## Texto fornecido:

É apenas um sinal de desorientação grave do governo, como se estivesse a poucos segundos do nocaute, a ameaça feita por Fernando Henrique Cardoso, José Serra e Pimenta da Veiga aos que façam "aumento abusivo" de preço. Bastaria perguntar a cada um deles o que é "aumento abusivo" para ver que a ameaça é apenas um jogo de cena ridículo.
Abusivos são os preços de todos os remédios no Brasil. A quase totalidade desses produtos é similar a um remédio feito pelas matrizes dos laboratórios no exterior, e aqui fabricado pela subsidiária multinacional ou por licença. Similaridade, convém notar, não significa qualidades idênticas. Mas a diferença não pára aí.

## Conjunto de tarefas:
1. Traduza para o inglês a frase "Abusivos são os preços de todos os remédios no Brasil.", do texto sobre o preço dos remédios.
2. Dê continuidade ao texto sobre o preço dos remédios, começando logo após a última frase.

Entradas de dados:
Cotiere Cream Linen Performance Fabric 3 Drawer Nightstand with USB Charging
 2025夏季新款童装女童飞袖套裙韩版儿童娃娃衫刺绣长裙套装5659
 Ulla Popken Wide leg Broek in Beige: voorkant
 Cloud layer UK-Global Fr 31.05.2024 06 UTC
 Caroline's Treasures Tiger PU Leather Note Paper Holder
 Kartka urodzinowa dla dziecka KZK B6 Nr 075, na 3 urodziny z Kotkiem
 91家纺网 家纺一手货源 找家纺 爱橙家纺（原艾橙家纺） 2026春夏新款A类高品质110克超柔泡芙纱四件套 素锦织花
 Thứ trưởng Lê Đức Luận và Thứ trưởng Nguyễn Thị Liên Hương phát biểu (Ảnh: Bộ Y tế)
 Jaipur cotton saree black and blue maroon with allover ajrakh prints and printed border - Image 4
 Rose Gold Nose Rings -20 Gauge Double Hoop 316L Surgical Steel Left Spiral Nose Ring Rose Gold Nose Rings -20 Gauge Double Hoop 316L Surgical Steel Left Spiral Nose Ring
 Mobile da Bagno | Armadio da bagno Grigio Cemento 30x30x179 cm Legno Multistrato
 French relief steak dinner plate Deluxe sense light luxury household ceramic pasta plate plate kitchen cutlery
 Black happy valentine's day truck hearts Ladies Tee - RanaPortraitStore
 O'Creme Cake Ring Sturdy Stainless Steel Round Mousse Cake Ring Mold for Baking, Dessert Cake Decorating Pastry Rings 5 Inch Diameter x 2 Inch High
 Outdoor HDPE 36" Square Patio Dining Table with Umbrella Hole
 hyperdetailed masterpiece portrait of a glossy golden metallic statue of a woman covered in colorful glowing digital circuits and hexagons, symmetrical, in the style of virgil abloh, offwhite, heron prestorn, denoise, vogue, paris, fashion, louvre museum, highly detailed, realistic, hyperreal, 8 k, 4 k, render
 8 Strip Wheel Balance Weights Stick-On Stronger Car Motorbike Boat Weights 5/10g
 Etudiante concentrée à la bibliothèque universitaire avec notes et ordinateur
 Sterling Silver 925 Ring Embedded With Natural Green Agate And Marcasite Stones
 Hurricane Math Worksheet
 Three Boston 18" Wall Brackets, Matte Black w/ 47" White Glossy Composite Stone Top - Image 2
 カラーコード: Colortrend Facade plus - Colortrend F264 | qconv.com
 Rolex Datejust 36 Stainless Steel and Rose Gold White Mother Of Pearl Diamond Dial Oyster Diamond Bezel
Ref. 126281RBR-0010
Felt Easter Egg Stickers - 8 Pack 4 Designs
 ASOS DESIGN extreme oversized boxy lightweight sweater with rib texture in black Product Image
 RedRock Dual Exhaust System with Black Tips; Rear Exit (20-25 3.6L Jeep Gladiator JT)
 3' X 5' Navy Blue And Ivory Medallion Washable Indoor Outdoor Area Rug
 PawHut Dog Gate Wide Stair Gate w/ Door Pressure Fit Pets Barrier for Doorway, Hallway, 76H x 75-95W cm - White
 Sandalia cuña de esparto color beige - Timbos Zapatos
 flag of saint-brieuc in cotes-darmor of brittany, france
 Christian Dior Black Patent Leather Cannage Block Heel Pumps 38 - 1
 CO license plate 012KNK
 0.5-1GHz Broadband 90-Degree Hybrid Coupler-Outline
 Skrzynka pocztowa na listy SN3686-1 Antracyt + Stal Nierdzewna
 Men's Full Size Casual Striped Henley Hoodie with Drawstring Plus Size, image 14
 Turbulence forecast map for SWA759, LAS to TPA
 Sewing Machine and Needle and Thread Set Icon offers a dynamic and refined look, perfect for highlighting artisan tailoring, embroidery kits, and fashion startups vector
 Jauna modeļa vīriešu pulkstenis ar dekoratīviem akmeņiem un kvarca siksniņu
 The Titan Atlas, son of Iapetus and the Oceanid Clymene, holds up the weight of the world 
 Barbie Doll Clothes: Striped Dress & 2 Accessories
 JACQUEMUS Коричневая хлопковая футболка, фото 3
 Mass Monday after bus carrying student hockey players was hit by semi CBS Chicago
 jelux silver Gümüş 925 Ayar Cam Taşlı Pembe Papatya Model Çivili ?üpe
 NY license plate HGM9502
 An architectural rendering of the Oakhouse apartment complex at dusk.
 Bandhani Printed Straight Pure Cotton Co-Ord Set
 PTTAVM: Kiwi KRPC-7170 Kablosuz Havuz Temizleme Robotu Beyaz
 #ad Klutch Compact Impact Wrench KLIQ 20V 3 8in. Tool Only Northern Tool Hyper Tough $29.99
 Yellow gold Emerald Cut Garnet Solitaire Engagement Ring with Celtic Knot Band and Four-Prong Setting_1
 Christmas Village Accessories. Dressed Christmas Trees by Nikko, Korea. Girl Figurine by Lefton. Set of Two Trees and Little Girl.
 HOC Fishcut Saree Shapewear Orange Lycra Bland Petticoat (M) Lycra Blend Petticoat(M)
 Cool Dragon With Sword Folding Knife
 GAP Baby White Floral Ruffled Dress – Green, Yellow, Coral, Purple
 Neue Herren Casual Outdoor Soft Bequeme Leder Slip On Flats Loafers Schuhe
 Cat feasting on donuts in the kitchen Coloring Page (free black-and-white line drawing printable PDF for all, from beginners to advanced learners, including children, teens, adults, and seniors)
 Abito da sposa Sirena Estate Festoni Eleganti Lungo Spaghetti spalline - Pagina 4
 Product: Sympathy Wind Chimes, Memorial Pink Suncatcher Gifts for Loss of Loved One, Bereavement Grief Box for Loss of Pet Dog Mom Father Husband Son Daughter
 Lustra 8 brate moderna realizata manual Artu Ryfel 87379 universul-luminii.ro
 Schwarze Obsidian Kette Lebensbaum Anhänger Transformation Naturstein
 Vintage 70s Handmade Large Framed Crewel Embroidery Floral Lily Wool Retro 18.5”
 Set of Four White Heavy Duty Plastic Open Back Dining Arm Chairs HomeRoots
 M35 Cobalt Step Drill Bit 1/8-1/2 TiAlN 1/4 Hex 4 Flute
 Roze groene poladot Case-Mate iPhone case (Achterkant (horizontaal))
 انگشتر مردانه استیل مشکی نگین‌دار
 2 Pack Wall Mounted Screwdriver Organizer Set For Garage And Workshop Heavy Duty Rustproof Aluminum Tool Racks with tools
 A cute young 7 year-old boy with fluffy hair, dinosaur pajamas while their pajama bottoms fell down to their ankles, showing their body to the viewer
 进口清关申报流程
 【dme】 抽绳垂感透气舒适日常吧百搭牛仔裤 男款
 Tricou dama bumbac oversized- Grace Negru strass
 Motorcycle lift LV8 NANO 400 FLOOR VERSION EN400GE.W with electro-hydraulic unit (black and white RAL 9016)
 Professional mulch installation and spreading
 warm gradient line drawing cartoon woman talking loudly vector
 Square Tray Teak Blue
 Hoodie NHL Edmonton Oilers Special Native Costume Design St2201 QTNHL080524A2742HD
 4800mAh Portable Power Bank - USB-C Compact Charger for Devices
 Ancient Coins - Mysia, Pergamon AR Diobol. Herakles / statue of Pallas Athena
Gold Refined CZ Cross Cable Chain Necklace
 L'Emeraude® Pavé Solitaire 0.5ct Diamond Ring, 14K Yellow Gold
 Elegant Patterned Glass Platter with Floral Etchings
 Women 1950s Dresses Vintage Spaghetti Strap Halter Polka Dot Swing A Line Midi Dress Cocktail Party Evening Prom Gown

## Lista de respostas:
1. The prices of all medicines in Brazil are abusive.

2.
Nenhum desses remédios custa no Brasil o preço que tem no exterior. A mão-de-obra na Europa e nos Estados Unidos é muito mais cara do que a brasileira. A balela de que os custos adicionais são maiores aqui não resistiu ainda a nenhuma confrontação, a começar da diferença no Imposto de Renda de empresas e de acionistas, tão generosos no Brasil. Apesar disso, se feitos aqui, os mesmos remédios custam aos brasileiros sempre muito, muito mais caro do que aos consumidores no exterior.
A exploração não é exclusividade das filiais de laboratórios estrangeiros. Produtos de higiene e limpeza custam, aqui, muito mais caro do que as mesmas marcas lá fora. Perfumaria e cosméticos, papéis, carros, eletroeletrônicos, tudo, enfim, que seja feito aqui por filial ou licença é, sempre, caríssimo em comparação com o produto gêmeo estrangeiro.
Mas Fernando Henrique, Serra e Pimenta vão caçar "aumentos abusivos". O governo é tão contrário a preços abusivos que, há poucos dias, Bolívar Moura Rocha, o secretário de Acompanhamento Econômico que fazia sério esforço para combater abusos e irregularidades, preferiu deixar o cargo. Desanimado com a dificuldade de atravessar as muralhas governamentais entre a lei e os autores de irregularidades e abusos.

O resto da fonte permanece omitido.